Beaucoup d’États européens interdisent la gestation pour autrui (GPA), dont la France, comme le Sénat l’a rappelé encore récemment dans un rapport. Des États extra-européens qui ont pu être des destinations du tourisme procréatif, l’ont beaucoup limitée, voire prohibée (Cambodge, Népal, Thaïlande). Le Parlement européen, dans son rapport sur les droits de l’homme et la démocratie dans le monde, adopté en décembre 2015, « condamne la pratique de la gestation pour autrui qui va à l’encontre de la dignité humaine de la femme, dont le corps et les fonctions reproductives sont utilisés comme des marchandises ; estime que cette pratique, par laquelle les fonctions reproductives et le corps des femmes, notamment des femmes vulnérables dans les pays en développement, sont exploités à des fins financières ou pour d’autres gains, doit être interdite et qu’elle doit être examinée en priorité dans le cadre des instruments de défense des droits de l’homme » (§115).
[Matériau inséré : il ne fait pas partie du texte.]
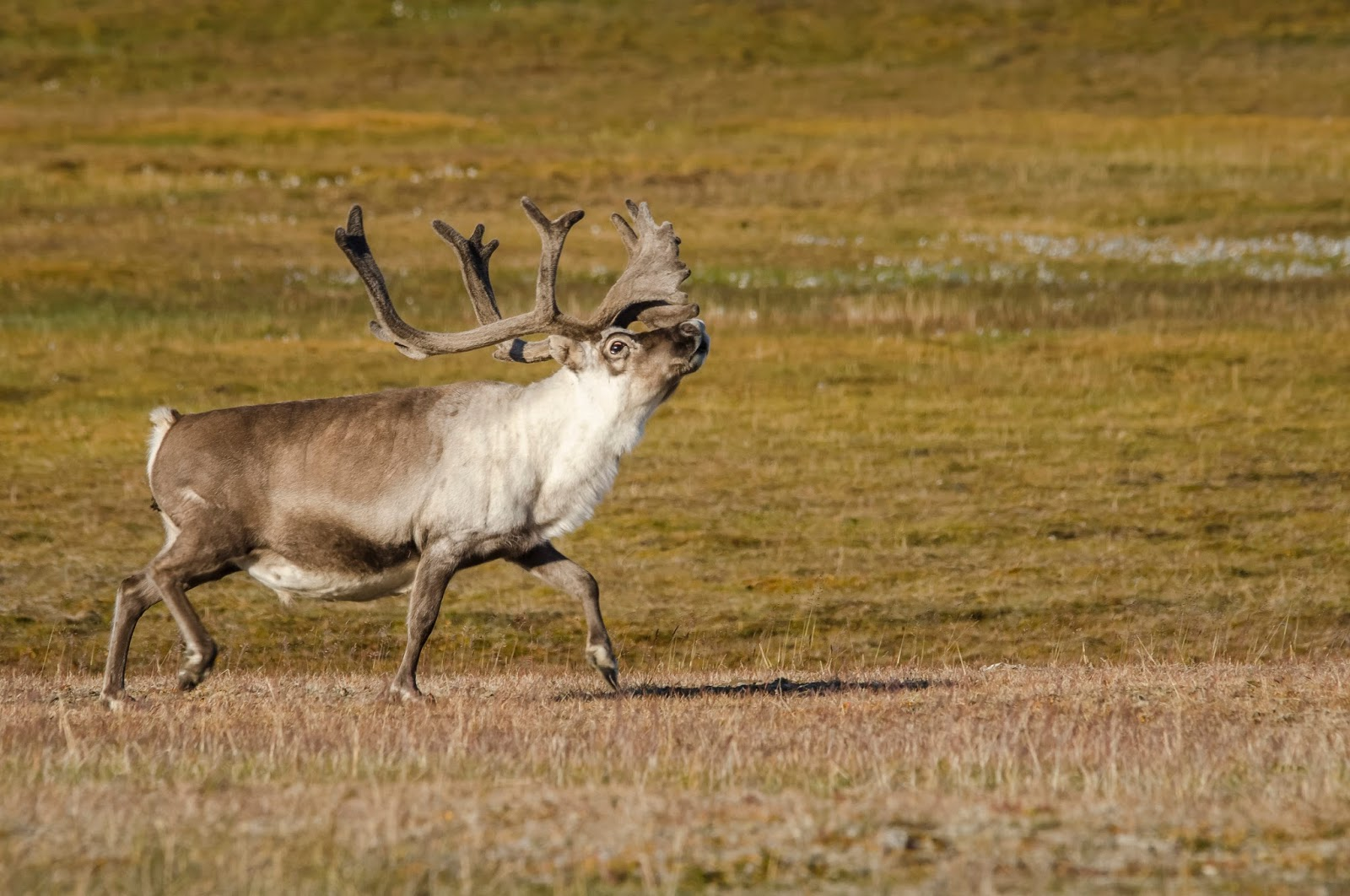 svalbard spitzberg randonnée renne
Cependant, en toute discrétion, deux grandes organisations internationales ont décidé de se prononcer en la matière, dans le but explicite de réglementer cette pratique ; et cela, malgré le risque d’exploitation inhérent, malgré la réalité des marchés de l’humain qu’elle a déjà générés, comme celui des enfants « sur-numéraires », vendus en Inde.

Le Conseil de l’Europe et la Conférence de la Haye ont ainsi aligné leurs agendas, et le 15 mars des instances de ces deux organisations vont travailler pour la réglementation de la GPA.
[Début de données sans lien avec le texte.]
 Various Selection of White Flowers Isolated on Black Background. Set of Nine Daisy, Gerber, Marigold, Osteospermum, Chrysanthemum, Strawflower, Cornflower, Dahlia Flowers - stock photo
Le Conseil de l’Europe va voter (à huis clos !) le rapport « Droits humains et questions éthiques liées à la gestation pour autrui », soumis à la Commission des questions sociales de son Assemblée parlementaire (APCE). Sa rapporteure, Mme Petra de Sutter, est gynécologue et travaille avec des mères porteuses en Belgique, où la GPA est considérée éthique, car ces femmes ne sont pas payées pour leurs services reproductifs. Mme de Sutter collabore par ailleurs avec une clinique indienne de GPA commerciale, dont la pratique est totalement contraire à l’éthique des conventions du Conseil de l’Europe.

Il est probable que Mme de Sutter propose au Conseil de se prononcer en faveur de la GPA dite éthique, dans la mesure où c’est ce que son parti soutient aussi, au niveau national (c’est la position de la majorité des partis belges, comme il est apparu lors des travaux menés en 2015 par la Commission des affaires institutionnelles du Sénat belge).
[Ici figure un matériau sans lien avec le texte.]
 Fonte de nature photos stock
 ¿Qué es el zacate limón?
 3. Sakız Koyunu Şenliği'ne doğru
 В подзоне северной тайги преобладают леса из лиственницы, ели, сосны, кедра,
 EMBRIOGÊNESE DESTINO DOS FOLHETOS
Le vote du rapport pourrait déboucher sur une recommandation du Conseil à l’adresse des États membres. Mais les recommandations ne sont pas contraignantes, et il est certain que la rédaction d’une convention du Conseil de l’Europe, favorable à la GPA, prendrait du temps.

Ce qu’il est très important de saisir dans ce qui se joue à présent, c’est un très probable passage de relais à la Conférence de la Haye. Cette dernière est une organisation intergouvernementale mondiale, ayant pour objet l’unification des règles de droit international privé (qui vont du commerce à la filiation).

Depuis maintenant plus de cinq ans, la Conférence a entamé un travail visant à élaborer un nouvel instrument sur des « Questions de droit international privé concernant le statut des enfants, notamment celles découlant des conventions de maternité de substitution à caractère international ». Qu’il s’agisse d’une pratique supposée éthique ou ouvertement commerciale n’a ici aucune importance, car la seule chose qui compte est la possibilité d’harmoniser les règles de droit qui la concernent. S’il y a passage de relais, les scrupules éthiques dont semblent se prévaloir la rapporteure du Conseil de l’Europe pourront être abandonnés, dans la mesure où ils ne rentrent pas dans les préoccupations de la Conférence de la Haye.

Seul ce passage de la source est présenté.